A reader comments on Paul’s words in the previous post:

“…there is something of a history in the UK of management doing precisely this. Whatever departments earn from the RAE is frequently viewed as, in part, university earnings and the cut taken can give a new meaning to creative accountancy.”

Just to clarify, I’m not against all administrative autonomy with funds. Sometimes academics talk as if the problems always get worse the higher up the chain of command you go. And it’s surprising that they would say so, since surely everyone knows of situations where you’re stuck in a horrible department but have a great dean, or something along those lines.

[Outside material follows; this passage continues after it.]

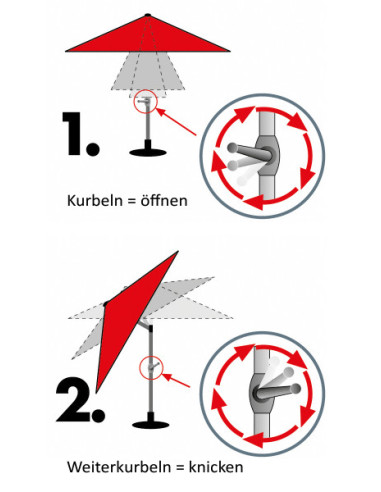 1.

Kurbeln = öffnen

2.

Weiterkurbeln = knicken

In fact, individual departments quite often degenerate into cliquish, bullying little fiefdoms conducted under the psychological rein of terror of single sneering Troll Master. And I do think administrators need some leeway to break up those fiefdoms.

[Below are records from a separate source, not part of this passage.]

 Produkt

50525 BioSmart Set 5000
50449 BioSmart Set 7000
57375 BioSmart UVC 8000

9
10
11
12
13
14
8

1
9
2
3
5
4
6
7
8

However, to have the right to shut down an entire program while milking the very rewards for which it is responsible for a period of some years seem so disgustingly cynical that I’m surprised it’s even legal. And in this case also disturbingly foolish, given that universities generally don’t close their own highest-rated and most visible programs. A number of letter writers said that if the decision is not revoked, then Middlesex is effectively forfeiting the right to be called a university. And I don’t think that’s going too far– not if you’re closing you best Department not for academic or even financial reasons (see the Alenka Zupancic letter), but simply as an exercise in market speculation.

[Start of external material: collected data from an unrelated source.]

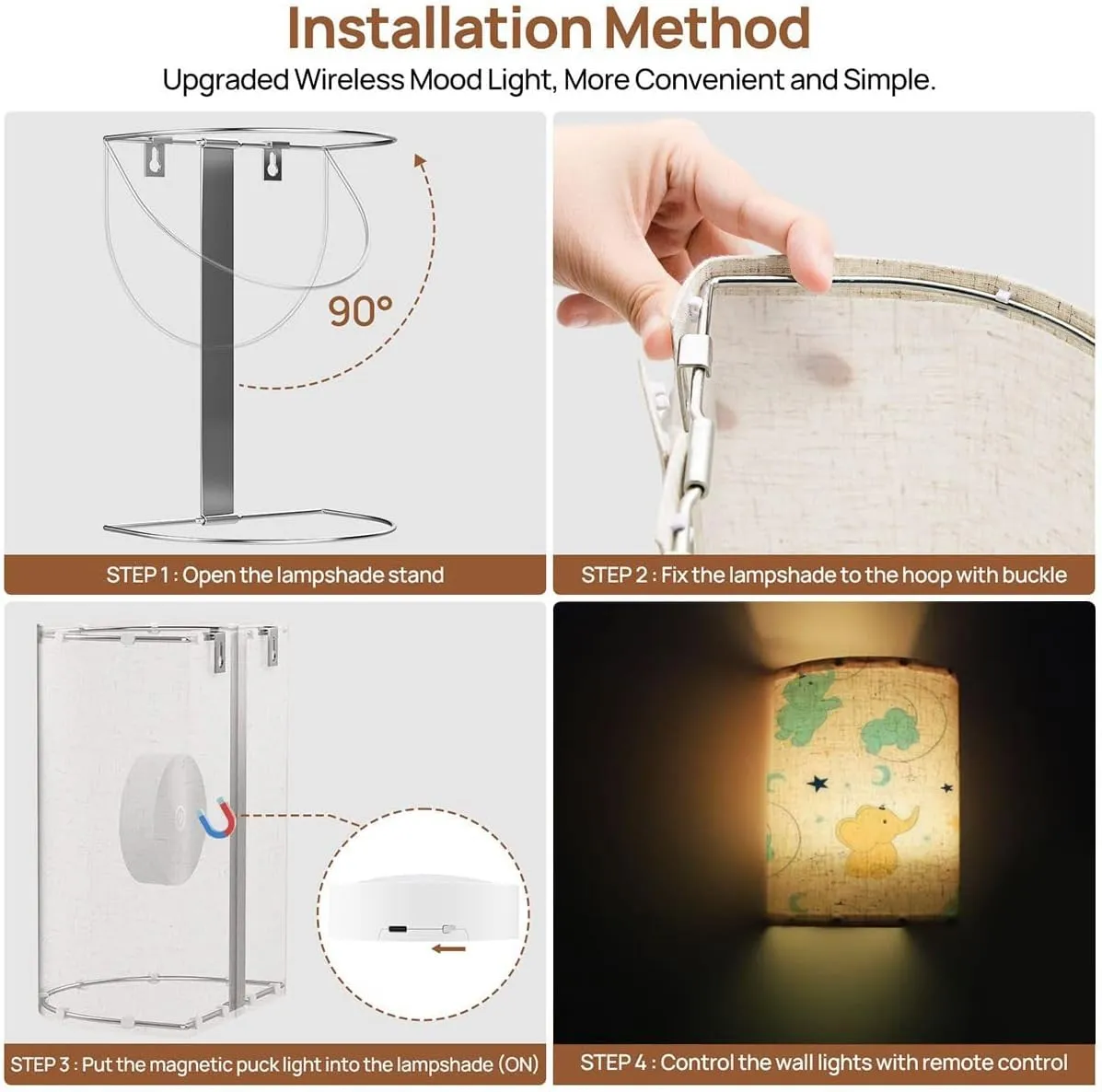 Installation Method

Upgraded Wireless Mood Light, More Convenient and Simple.

90°

STEP 1 : Open the lampshade stand

STEP 2 : Fix the lampshade to the hoop with buckle

STEP 3 : Put the magnetic puck light into the lampshade (ON)

STEP 4 : Control the wall lights with remote control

And as many people have noted by now, there is the additional cynicism (and possibly illegality) here that switching from Band D to Band C students in order to get more funding neglects the fact that the increased funding is supposed to be spent on the increased costs. Technically, as I understand it, there should be no net financial advantage in catering to any of the Bands. Unless, of course, the plan is to cut corners on the Band C programs and earn a nifty little institutional profit on the expense reimbursement.

If I were an ambitious administrator at a London-area institution right now, and had some spare funding (granted, there may not be such a person in these times), I know what I would do right now. I would say: “Middlesex doesn’t want this department? Fine, we’ll take it off their hands.” I would then offer to hire the Mdx Philosophy faculty en bloc, and bring in all the students as well.

Not only would this be the ethically best course of action, and a solid academic decision, it would also be a public relations field day.

The unspoken background condition to this whole crisis, of course, is that academics can’t just find new jobs at will. Not anymore. Lingis told the story of his time at Duquesne University in Pittsburgh, early in his career. (And I may be misremembering this slightly.)

There was some sort of perennial crisis involving a fight between the phenomenology people and the traditional Catholic philosophers, whose numbers were deadlocked. The dean favored the traditionalists, and one day hired an additional faculty member of his own accord to break the deadlock in their favor.

The phenomenologists were outraged, and resigned en masse. It made page 1 of the New York Times, I am told. This was the early 1960’s, and they could get away with a mass resignation because there was a faculty shortage in those days. They all had good jobs immediately: Lingis at Penn State, Manfred Frings at DePaul, etc.

Now, we are mostly at the mercy of our current jobs in this profession (in the humanities, I mean) with the exception of a handful of lucky ones. Resigning in protest has become the rarest of luxuries.